On peut parfois s’agacer de la boulimie soudaine d’une partie de la population adoptant à l’envi des codes jadis attachés aux gens de la rue. Ceux-là même qui parfois crachaient sur le style des jeunes en Air Max-jogging  avant de se ruer aujourd’hui dans le premier Sneaker-event-machintruc-paye-ta-paire-collector-à-1500-balles.
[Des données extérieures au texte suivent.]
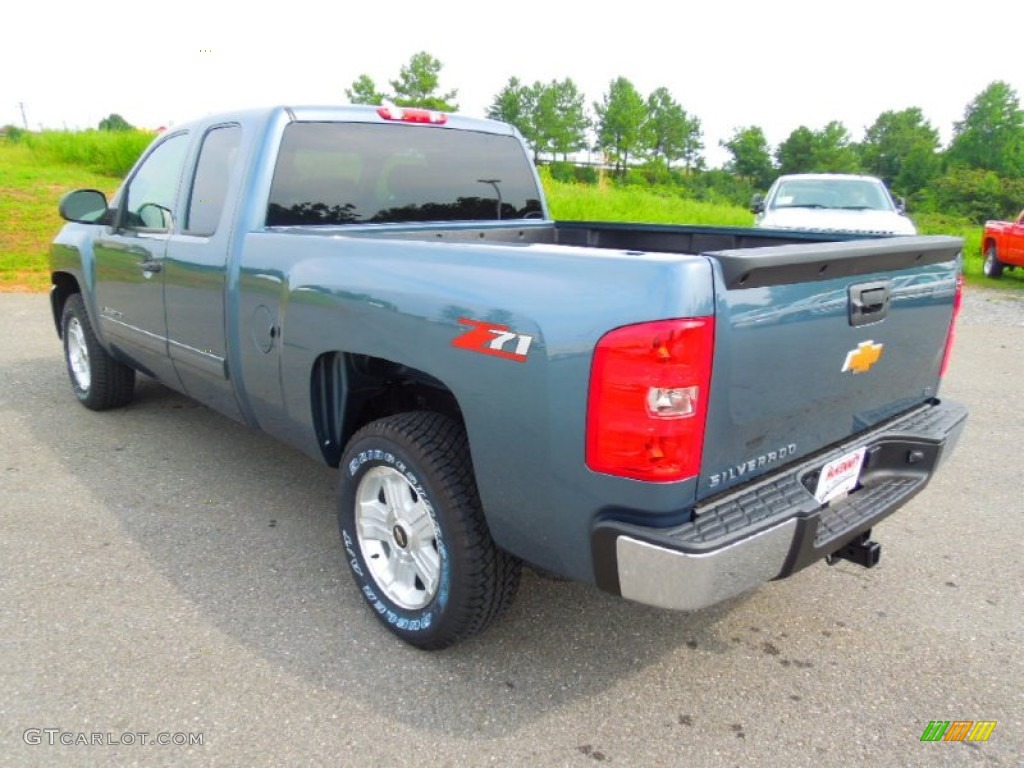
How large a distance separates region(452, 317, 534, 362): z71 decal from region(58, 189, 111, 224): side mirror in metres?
3.33

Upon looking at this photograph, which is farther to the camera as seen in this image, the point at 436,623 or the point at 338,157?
the point at 338,157

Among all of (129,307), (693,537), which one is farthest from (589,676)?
(129,307)

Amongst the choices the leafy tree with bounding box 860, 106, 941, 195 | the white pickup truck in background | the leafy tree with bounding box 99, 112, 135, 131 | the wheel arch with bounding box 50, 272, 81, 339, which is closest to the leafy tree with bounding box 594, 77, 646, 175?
the leafy tree with bounding box 860, 106, 941, 195

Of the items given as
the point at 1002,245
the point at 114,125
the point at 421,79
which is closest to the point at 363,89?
the point at 421,79

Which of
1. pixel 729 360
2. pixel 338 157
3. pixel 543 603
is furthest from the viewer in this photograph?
pixel 338 157

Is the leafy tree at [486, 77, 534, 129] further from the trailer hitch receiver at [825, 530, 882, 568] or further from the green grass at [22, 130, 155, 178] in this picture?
the trailer hitch receiver at [825, 530, 882, 568]

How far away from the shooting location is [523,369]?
1997 millimetres

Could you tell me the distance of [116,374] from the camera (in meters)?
5.07

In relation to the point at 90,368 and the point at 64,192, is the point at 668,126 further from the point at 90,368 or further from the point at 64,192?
the point at 90,368

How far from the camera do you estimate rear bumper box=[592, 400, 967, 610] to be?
187cm

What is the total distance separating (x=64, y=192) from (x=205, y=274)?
54.8ft

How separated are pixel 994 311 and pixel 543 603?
11.1 metres

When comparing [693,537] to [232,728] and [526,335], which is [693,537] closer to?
[526,335]

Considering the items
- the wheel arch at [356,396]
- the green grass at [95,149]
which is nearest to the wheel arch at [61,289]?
the wheel arch at [356,396]
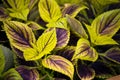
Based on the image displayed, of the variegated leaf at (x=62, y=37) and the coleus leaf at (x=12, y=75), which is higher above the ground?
the variegated leaf at (x=62, y=37)

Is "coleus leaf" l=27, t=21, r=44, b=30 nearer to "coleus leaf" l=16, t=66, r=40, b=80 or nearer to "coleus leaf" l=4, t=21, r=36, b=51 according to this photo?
"coleus leaf" l=4, t=21, r=36, b=51

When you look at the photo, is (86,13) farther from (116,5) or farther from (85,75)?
(85,75)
Bref, c’est énervant parfois, mais ce n’est pas pour ça qu’on va bouder notre plaisir devant une belle paire de Jordan 4 et renier un des accessoires marquants du mouvement hip-hop.
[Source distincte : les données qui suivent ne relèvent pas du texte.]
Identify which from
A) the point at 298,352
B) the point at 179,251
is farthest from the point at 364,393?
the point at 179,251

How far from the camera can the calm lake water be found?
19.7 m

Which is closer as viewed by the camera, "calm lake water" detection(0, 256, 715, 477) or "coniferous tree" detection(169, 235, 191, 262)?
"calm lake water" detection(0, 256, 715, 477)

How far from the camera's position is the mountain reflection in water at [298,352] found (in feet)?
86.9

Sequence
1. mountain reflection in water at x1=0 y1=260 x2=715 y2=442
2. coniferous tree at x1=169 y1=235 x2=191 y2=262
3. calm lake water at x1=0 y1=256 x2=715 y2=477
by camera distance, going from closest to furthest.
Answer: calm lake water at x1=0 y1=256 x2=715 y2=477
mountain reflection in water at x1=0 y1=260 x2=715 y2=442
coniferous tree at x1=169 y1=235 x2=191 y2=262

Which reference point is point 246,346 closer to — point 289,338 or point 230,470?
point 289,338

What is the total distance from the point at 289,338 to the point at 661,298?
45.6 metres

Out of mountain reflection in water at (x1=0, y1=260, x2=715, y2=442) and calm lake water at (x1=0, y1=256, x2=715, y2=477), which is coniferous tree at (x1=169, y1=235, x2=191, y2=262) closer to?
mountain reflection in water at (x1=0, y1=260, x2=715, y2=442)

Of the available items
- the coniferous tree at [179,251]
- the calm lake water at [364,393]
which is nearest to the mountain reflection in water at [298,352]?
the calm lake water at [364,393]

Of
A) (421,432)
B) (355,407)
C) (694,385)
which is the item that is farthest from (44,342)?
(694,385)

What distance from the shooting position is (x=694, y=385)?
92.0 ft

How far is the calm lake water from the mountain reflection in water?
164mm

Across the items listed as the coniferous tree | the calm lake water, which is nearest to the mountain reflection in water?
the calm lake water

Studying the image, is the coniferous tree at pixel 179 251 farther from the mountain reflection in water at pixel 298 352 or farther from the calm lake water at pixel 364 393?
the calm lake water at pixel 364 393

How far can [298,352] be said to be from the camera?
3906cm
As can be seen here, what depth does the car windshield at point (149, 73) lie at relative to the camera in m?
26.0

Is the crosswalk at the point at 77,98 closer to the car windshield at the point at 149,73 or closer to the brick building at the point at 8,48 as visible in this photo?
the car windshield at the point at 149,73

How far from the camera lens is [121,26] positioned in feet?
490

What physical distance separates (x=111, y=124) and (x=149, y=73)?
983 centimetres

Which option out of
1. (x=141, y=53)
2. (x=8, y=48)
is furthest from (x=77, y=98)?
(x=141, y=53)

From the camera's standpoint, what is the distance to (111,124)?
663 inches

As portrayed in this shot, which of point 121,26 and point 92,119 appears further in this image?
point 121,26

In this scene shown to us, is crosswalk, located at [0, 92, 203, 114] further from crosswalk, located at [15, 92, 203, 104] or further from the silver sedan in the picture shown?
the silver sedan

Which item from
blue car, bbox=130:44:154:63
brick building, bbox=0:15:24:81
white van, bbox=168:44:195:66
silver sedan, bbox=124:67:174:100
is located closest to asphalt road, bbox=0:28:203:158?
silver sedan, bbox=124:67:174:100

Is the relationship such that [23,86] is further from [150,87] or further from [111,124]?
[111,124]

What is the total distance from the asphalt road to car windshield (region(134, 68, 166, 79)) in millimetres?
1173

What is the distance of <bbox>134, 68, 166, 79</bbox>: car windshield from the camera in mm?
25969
Alors, oui il y a des sujets plus graves, et on sait que malheureusement les marques de chaussures de sport ne sont pas toujours les plus éthiques. Oui, « Des crétins écrivent des textes sur des paires de Nike » (Lucio Bukowski, « Impopulaire »). Mais on accepte cette faiblesse, on l’embrasse même, et comme dirait Deen Burbigo : « Comme les autres poiscailles, j’mords à toutes sortes d’appâts, et j’perds un bras à chaque réédition des Jordan 3″. Et puis si on a fait un article sur les pompes, c’est juste qu’il n’y avait pas assez de morceaux sur les casquettes. Voici la sélection du Bon Son spéciale sneakers. Bon essayage.
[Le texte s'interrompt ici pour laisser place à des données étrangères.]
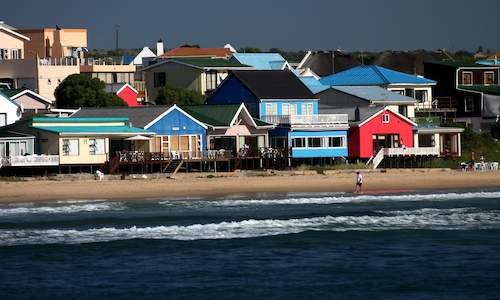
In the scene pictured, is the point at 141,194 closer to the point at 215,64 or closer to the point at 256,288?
the point at 256,288

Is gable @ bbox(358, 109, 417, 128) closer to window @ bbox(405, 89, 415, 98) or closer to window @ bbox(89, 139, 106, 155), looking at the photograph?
window @ bbox(405, 89, 415, 98)

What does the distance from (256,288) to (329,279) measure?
2274 millimetres

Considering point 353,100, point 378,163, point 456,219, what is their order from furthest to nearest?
point 353,100 → point 378,163 → point 456,219

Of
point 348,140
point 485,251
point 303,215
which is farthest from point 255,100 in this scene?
point 485,251

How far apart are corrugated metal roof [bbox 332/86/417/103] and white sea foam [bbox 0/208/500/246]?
27113 millimetres

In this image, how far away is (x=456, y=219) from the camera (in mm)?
45344

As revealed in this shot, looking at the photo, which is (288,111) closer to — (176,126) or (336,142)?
(336,142)

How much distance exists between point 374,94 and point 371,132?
7.73 metres

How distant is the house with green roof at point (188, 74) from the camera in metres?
83.1

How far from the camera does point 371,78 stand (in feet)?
266

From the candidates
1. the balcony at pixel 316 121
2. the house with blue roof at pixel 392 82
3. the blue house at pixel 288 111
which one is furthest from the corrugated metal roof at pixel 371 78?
the balcony at pixel 316 121

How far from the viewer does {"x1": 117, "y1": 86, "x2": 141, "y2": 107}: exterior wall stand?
81.4 meters

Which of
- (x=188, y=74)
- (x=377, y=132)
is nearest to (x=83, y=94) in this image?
(x=188, y=74)

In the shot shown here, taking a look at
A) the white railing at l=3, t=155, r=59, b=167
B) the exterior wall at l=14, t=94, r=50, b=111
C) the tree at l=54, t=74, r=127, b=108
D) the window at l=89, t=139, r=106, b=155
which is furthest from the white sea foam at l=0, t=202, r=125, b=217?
the tree at l=54, t=74, r=127, b=108
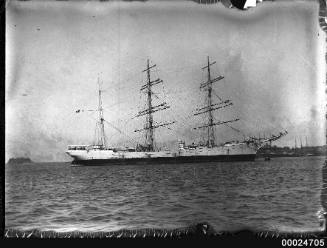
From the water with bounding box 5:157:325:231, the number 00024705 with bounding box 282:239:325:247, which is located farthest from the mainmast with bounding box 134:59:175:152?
the number 00024705 with bounding box 282:239:325:247

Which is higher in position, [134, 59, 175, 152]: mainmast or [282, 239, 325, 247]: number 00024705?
[134, 59, 175, 152]: mainmast

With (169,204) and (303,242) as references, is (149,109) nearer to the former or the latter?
(169,204)

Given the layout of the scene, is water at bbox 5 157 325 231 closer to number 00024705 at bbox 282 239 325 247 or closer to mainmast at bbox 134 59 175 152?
number 00024705 at bbox 282 239 325 247

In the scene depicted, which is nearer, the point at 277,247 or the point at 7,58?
the point at 277,247

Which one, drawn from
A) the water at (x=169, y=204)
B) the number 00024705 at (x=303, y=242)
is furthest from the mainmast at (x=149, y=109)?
the number 00024705 at (x=303, y=242)

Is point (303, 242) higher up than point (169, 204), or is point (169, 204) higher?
point (169, 204)

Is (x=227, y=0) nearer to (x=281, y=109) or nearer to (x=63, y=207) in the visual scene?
(x=281, y=109)

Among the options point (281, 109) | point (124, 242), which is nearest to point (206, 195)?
point (124, 242)

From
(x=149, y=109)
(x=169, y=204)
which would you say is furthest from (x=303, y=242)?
(x=149, y=109)

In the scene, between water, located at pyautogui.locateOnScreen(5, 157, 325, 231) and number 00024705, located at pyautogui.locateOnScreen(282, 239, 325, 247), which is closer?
number 00024705, located at pyautogui.locateOnScreen(282, 239, 325, 247)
Raekwon – Sneakers (Immobilarity, 1999)

Pour débuter, on a choisi un titre évocateur. Raekwon, à la fin des années 90, sortait Immobilarity. Son deuxième album studio, sans doute moins connu que Only Built 4 Cuban Lynx. Au milieu, ce titre : « Sneakers »Adidas, Asics, Jordan, Nike, Pony, Fila et même Diadora ou Lotto. Tout y est. La production est signée Pete Rock dans un style purement new-yorkais.

Dom Kennedy – Tennis Shoes (Mixtape 25th Hour, 2008)

Le californien Dom Kennedy est connu pour être un amateur de belles pompes et ça se sent dans ses lyrics, et tout particulièrement sur ce Tennis Shoes, issu de la mixtape 25th Hour . Les références fusent. Entre le fait d’acheter six paires de Jordan Grey 5 juste pour dormir avec, de nettoyer ses pompes « dix fois par jour » ou de kiffer les Air Force 1, et les LA Gear luminescentes, le fanatique s’y retrouvera. Son livret A sans doute un peu moins.

Grems – AIRMAX (Airmax, 2006)

S’il fallait citer au moins un rappeur hexagonal pour évoquer l’amour des sneakers, ce serait lui. Son deuxième album solo porte le nom du célèbre modèle de la firme de l’Oregon, Air Max. Plus récemment, on l’avait retrouvé avec quelques-uns de ses potes sous l’étiquette PMPDJ, Pour Ma Paire De Jordan. Non, on ne pouvait pas passer à côté de Grems. Surtout avec un flow aussi rapide. C’est sur des sonorités très deep house, enrichies en bpm, que Grems martyrise la piste et débite son amour de la running à la virgule. C’est du Moodyman survitaminé, du Kerri Chandler sous amphétamines, c’est rapide, c’est fort et ça sied parfaitement au débit du garçon.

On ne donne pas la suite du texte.